### RECORDS SUPPLIED
______________________________
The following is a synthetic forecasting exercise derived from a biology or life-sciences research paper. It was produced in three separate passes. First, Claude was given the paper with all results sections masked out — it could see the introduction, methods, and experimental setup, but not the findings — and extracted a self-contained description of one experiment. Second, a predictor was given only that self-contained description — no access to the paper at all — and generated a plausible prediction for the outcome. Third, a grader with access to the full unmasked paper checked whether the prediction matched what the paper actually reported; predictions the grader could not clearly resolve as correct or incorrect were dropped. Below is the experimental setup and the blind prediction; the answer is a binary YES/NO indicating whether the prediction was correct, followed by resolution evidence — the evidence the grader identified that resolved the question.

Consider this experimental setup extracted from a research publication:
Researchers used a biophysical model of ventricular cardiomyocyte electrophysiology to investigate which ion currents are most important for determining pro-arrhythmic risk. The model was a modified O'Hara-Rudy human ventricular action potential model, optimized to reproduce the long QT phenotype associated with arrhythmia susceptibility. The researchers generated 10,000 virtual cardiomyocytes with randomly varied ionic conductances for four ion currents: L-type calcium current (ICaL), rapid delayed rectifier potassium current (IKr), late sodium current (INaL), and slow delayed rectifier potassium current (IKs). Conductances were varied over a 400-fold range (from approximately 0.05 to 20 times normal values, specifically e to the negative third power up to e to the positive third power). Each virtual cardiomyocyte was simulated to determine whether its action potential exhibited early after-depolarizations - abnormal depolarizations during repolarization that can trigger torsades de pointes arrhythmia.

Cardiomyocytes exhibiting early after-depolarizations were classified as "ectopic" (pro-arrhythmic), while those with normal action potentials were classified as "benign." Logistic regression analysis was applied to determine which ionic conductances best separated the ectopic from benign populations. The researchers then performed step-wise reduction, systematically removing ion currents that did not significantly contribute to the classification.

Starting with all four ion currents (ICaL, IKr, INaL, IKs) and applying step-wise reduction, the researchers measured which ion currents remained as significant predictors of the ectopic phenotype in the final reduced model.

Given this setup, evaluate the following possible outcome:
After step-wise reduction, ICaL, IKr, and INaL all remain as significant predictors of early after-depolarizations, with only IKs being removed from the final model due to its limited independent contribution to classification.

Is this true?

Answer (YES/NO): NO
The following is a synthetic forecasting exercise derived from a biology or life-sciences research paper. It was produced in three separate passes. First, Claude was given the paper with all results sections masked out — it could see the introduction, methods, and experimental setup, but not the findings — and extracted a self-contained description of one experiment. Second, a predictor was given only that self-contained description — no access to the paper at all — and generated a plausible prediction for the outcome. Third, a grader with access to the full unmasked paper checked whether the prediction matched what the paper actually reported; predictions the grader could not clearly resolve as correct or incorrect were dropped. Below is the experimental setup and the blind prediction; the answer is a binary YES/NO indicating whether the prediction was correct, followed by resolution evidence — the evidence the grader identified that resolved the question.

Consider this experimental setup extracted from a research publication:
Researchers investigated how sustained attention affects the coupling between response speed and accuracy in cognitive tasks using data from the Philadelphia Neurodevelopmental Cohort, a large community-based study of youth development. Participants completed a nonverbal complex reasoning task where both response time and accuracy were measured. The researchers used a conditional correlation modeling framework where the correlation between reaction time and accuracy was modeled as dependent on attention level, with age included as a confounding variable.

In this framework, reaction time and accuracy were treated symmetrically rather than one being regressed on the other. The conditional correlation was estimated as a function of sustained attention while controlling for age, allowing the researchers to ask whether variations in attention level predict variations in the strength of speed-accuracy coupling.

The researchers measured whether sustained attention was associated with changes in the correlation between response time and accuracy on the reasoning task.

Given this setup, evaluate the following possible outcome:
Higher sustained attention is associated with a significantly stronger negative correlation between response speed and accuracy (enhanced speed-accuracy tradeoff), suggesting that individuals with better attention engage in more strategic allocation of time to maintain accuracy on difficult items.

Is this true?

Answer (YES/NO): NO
______________________________
Every record above must be printed again exactly.

The following is a synthetic forecasting exercise derived from a biology or life-sciences research paper. It was produced in three separate passes. First, Claude was given the paper with all results sections masked out — it could see the introduction, methods, and experimental setup, but not the findings — and extracted a self-contained description of one experiment. Second, a predictor was given only that self-contained description — no access to the paper at all — and generated a plausible prediction for the outcome. Third, a grader with access to the full unmasked paper checked whether the prediction matched what the paper actually reported; predictions the grader could not clearly resolve as correct or incorrect were dropped. Below is the experimental setup and the blind prediction; the answer is a binary YES/NO indicating whether the prediction was correct, followed by resolution evidence — the evidence the grader identified that resolved the question.

Consider this experimental setup extracted from a research publication:
Researchers used a biophysical model of ventricular cardiomyocyte electrophysiology to investigate which ion currents are most important for determining pro-arrhythmic risk. The model was a modified O'Hara-Rudy human ventricular action potential model, optimized to reproduce the long QT phenotype associated with arrhythmia susceptibility. The researchers generated 10,000 virtual cardiomyocytes with randomly varied ionic conductances for four ion currents: L-type calcium current (ICaL), rapid delayed rectifier potassium current (IKr), late sodium current (INaL), and slow delayed rectifier potassium current (IKs). Conductances were varied over a 400-fold range (from approximately 0.05 to 20 times normal values, specifically e to the negative third power up to e to the positive third power). Each virtual cardiomyocyte was simulated to determine whether its action potential exhibited early after-depolarizations - abnormal depolarizations during repolarization that can trigger torsades de pointes arrhythmia.

Cardiomyocytes exhibiting early after-depolarizations were classified as "ectopic" (pro-arrhythmic), while those with normal action potentials were classified as "benign." Logistic regression analysis was applied to determine which ionic conductances best separated the ectopic from benign populations. The researchers then performed step-wise reduction, systematically removing ion currents that did not significantly contribute to the classification.

Starting with all four ion currents (ICaL, IKr, INaL, IKs) and applying step-wise reduction, the researchers measured which ion currents remained as significant predictors of the ectopic phenotype in the final reduced model.

Given this setup, evaluate the following possible outcome:
After step-wise reduction, ICaL, IKr, and INaL all remain as significant predictors of early after-depolarizations, with only IKs being removed from the final model due to its limited independent contribution to classification.

Is this true?

Answer (YES/NO): NO
The following is a synthetic forecasting exercise derived from a biology or life-sciences research paper. It was produced in three separate passes. First, Claude was given the paper with all results sections masked out — it could see the introduction, methods, and experimental setup, but not the findings — and extracted a self-contained description of one experiment. Second, a predictor was given only that self-contained description — no access to the paper at all — and generated a plausible prediction for the outcome. Third, a grader with access to the full unmasked paper checked whether the prediction matched what the paper actually reported; predictions the grader could not clearly resolve as correct or incorrect were dropped. Below is the experimental setup and the blind prediction; the answer is a binary YES/NO indicating whether the prediction was correct, followed by resolution evidence — the evidence the grader identified that resolved the question.

Consider this experimental setup extracted from a research publication:
Researchers investigated how sustained attention affects the coupling between response speed and accuracy in cognitive tasks using data from the Philadelphia Neurodevelopmental Cohort, a large community-based study of youth development. Participants completed a nonverbal complex reasoning task where both response time and accuracy were measured. The researchers used a conditional correlation modeling framework where the correlation between reaction time and accuracy was modeled as dependent on attention level, with age included as a confounding variable.

In this framework, reaction time and accuracy were treated symmetrically rather than one being regressed on the other. The conditional correlation was estimated as a function of sustained attention while controlling for age, allowing the researchers to ask whether variations in attention level predict variations in the strength of speed-accuracy coupling.

The researchers measured whether sustained attention was associated with changes in the correlation between response time and accuracy on the reasoning task.

Given this setup, evaluate the following possible outcome:
Higher sustained attention is associated with a significantly stronger negative correlation between response speed and accuracy (enhanced speed-accuracy tradeoff), suggesting that individuals with better attention engage in more strategic allocation of time to maintain accuracy on difficult items.

Is this true?

Answer (YES/NO): NO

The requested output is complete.